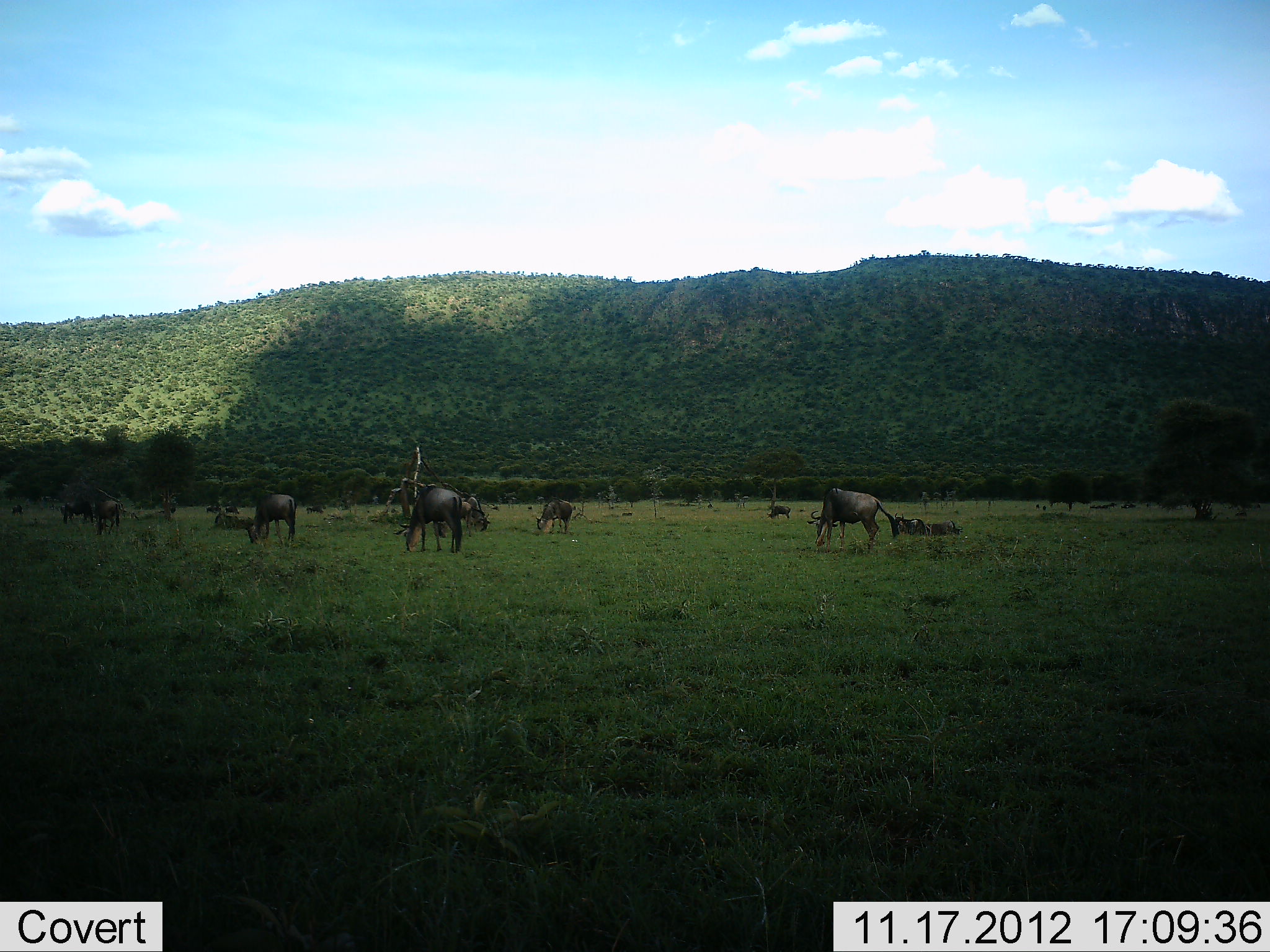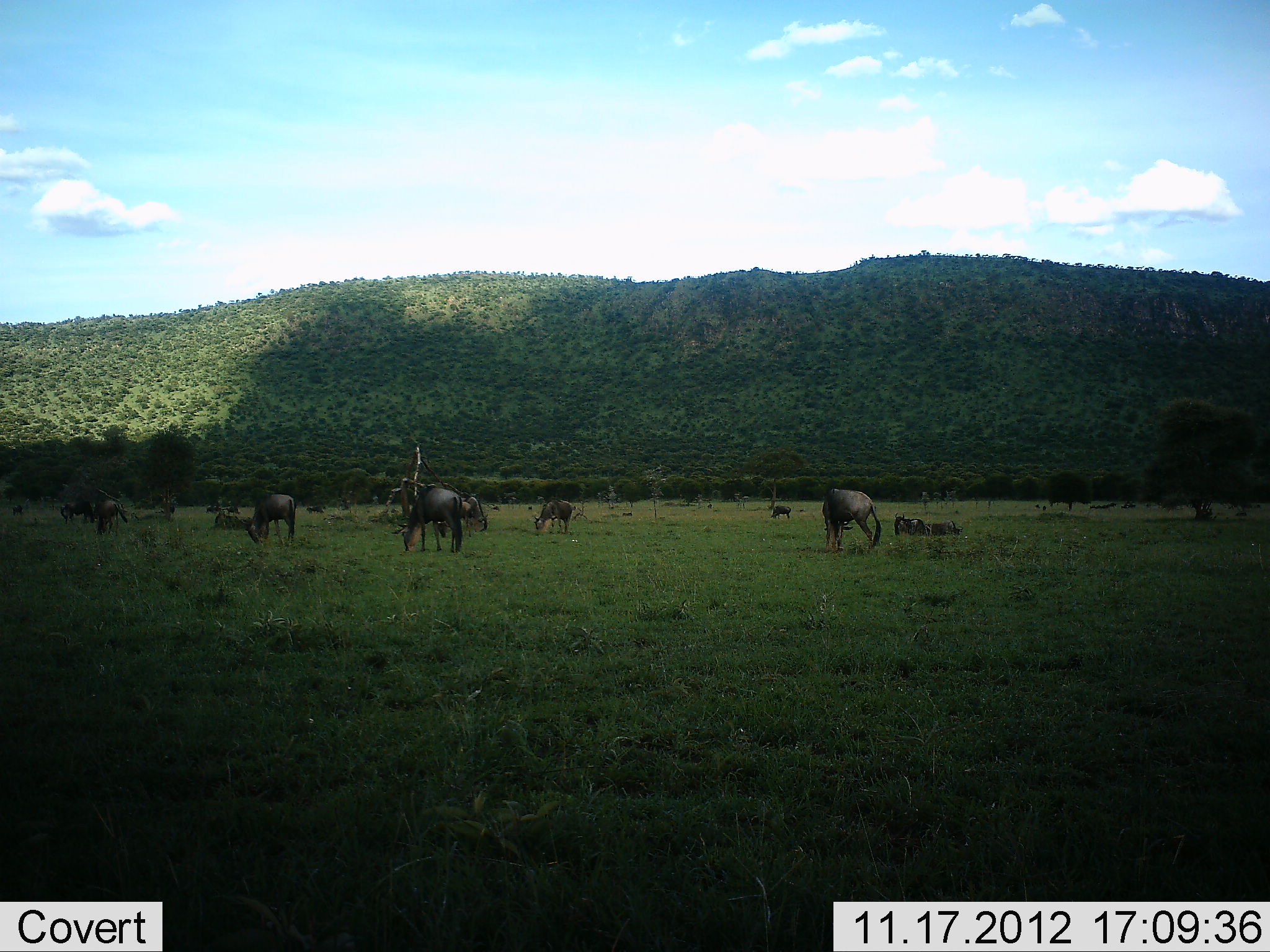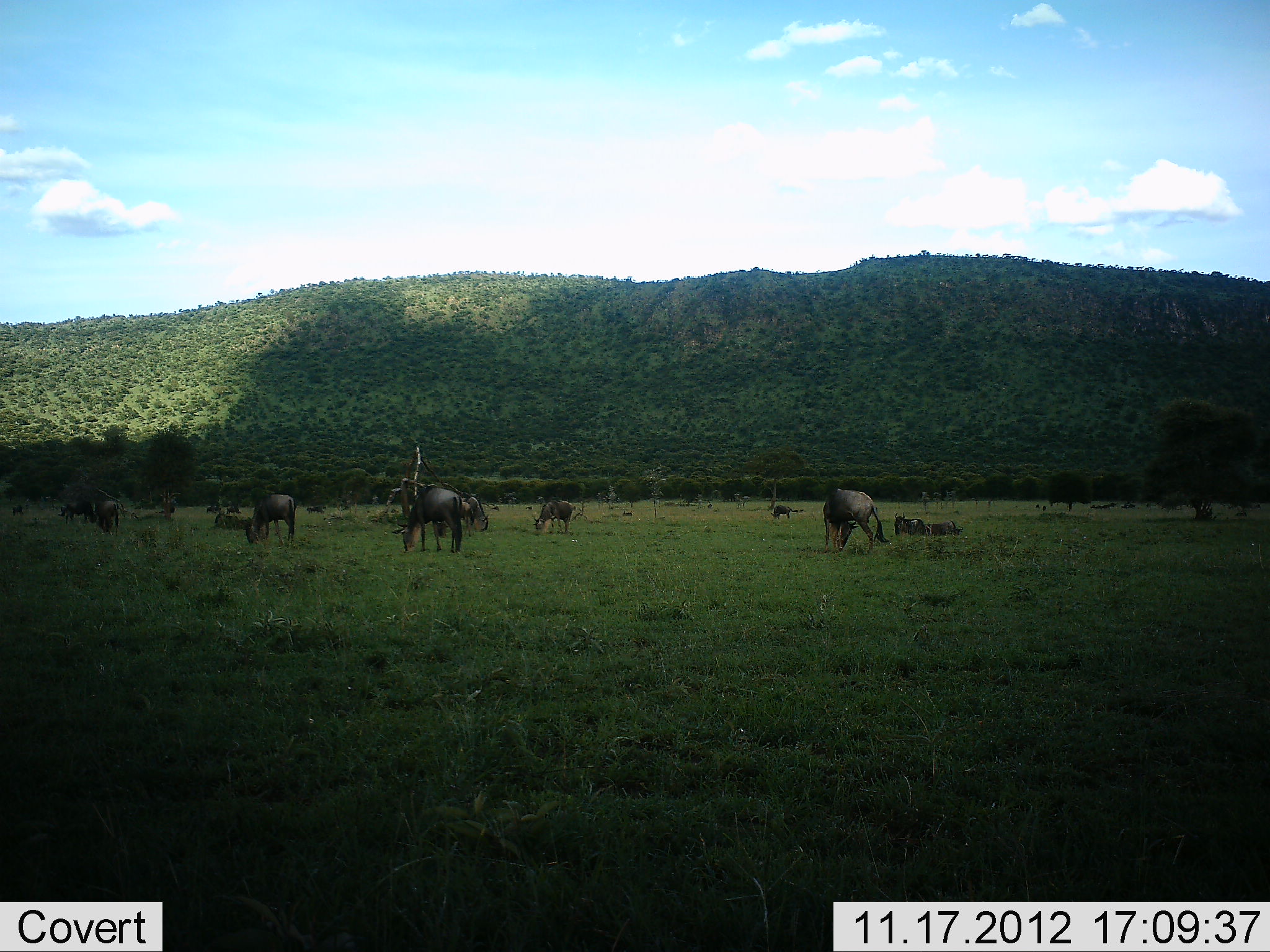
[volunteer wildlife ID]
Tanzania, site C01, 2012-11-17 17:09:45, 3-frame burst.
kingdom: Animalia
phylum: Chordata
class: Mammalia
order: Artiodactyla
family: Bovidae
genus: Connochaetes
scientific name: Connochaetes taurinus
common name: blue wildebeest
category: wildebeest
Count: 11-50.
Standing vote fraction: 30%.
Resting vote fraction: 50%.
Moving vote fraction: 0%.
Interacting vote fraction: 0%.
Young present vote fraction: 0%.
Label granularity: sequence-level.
----
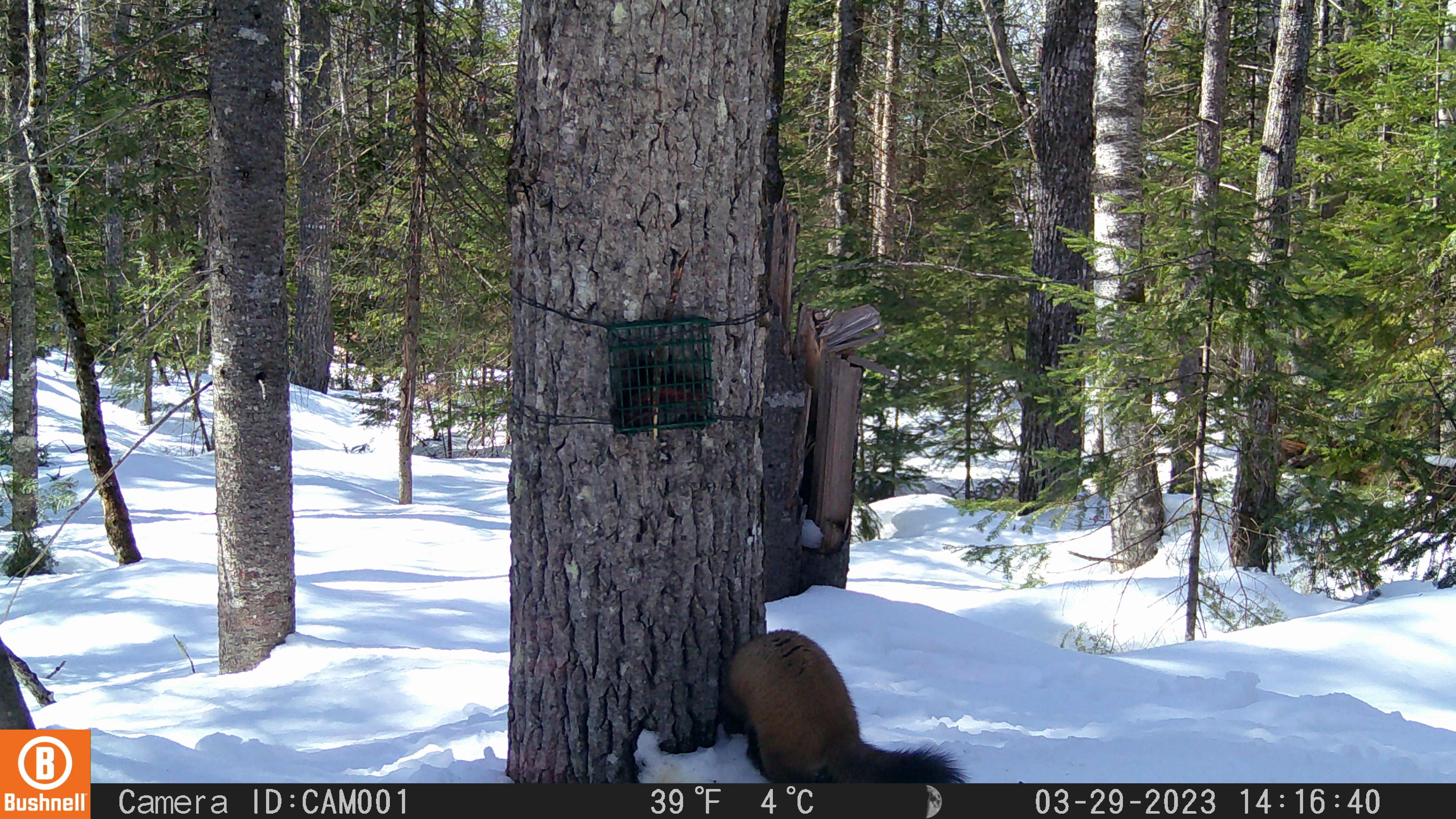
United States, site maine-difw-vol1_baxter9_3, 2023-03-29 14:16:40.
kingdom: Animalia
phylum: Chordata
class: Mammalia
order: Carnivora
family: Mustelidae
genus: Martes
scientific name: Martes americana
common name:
----
**PROBLEM REQUIREMENTS**
Given the records above, return exactly the lines starting at the line containing "Count: 11-50." and ending at the line containing "Label granularity: sequence-level.", including both.

**FINAL ANSWER**
Count: 11-50.
Standing vote fraction: 30%.
Resting vote fraction: 50%.
Moving vote fraction: 0%.
Interacting vote fraction: 0%.
Young present vote fraction: 0%.
Label granularity: sequence-level.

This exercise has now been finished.